For whatever reason, GO operators have trouble envisioning a system that is useful for anything besides commuting. This is a entirely separate project.

when there is no decent public transit on either end?

What are you talking about? Ottawa's station is directly adjacent to Tremblay, Montréal's Laval will be Lucien-L'Allier or Gare Centrale and De La Concorde, all right on the Métro, Toronto's goes to Union or a future East Harbour station, Toronto's transit sucks for the city's size but there is genuine ongoing work, projects large and small to improve it.

This will piss away tens of millions in feasibility studies

The feasibility studies are already done, multiple times over, the current step is the Environmental Assessment and design which is a precursor to actually building the thing instead of thinking about it.
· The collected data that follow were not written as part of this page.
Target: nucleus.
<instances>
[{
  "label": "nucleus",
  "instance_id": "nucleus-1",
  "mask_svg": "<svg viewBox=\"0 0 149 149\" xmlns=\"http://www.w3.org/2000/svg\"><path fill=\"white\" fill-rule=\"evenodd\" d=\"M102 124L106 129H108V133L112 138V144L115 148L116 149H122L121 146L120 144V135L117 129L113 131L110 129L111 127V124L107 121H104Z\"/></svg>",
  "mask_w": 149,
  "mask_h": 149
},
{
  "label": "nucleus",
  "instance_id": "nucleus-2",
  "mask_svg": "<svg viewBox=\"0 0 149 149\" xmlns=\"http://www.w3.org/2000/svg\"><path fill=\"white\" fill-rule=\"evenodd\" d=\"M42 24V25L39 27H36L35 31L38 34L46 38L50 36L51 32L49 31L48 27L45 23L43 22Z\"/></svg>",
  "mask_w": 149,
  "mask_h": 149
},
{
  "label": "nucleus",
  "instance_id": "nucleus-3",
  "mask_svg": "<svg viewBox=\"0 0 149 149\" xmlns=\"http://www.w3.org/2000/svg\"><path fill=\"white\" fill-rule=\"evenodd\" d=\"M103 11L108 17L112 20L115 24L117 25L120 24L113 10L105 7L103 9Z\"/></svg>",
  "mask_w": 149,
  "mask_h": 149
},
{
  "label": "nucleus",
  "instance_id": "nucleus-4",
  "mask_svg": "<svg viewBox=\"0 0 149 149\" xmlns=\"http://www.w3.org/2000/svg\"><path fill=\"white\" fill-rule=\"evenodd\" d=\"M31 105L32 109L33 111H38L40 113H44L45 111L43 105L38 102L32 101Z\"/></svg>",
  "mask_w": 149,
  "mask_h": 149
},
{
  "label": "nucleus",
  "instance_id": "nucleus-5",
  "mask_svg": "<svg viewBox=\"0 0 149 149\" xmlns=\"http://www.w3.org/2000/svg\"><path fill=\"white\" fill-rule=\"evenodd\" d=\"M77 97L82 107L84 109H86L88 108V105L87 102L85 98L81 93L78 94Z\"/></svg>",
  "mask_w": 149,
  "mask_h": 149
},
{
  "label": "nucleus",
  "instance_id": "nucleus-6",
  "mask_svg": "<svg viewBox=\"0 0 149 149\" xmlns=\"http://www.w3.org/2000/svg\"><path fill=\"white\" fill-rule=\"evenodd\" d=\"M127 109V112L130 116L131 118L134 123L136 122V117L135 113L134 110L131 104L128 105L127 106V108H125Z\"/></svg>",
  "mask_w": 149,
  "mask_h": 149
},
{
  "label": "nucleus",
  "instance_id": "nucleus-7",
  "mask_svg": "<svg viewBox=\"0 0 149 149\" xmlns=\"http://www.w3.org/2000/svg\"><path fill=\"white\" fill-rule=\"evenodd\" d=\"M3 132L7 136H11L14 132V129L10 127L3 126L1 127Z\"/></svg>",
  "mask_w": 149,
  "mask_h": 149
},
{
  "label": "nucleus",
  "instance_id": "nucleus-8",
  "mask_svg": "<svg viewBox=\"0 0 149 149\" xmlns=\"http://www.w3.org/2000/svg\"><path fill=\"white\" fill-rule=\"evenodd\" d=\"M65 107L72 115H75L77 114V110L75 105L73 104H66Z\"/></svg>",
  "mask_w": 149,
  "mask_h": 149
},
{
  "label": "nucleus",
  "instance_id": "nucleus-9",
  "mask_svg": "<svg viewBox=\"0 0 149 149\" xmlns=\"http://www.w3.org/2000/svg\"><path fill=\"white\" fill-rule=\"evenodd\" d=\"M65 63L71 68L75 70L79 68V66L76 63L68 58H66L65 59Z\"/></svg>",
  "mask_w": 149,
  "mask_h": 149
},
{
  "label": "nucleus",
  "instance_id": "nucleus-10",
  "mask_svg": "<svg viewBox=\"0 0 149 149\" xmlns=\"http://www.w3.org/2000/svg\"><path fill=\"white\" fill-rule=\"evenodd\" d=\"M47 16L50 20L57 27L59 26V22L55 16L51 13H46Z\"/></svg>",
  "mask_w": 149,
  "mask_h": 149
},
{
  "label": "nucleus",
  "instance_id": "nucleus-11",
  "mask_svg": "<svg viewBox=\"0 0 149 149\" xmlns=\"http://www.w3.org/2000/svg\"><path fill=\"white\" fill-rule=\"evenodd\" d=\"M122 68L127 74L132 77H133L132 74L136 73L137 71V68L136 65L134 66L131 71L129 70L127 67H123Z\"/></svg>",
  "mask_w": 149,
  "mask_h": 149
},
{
get progressively less affordable

That's always the price of waiting/delaying, it's always more expensive than announced, at minimum due to inflation but also loan interest, so suggesting to not even try will make a project more expensive if we start again from the pie in the sky stage (we're currently past that). And I think we need to swallow the pill of the full construction cost early, be it through public bonds or financing. We see from the example of California HSR that flying by the seat of their pants on funding has been a huge source of delay and budget ballooning.

governments kicking the ball down the road

I do worry about 2029 where even if construction does start, the next government underfunds or intentionally slow-walks construction, in order to manufacture justification to cancel the project.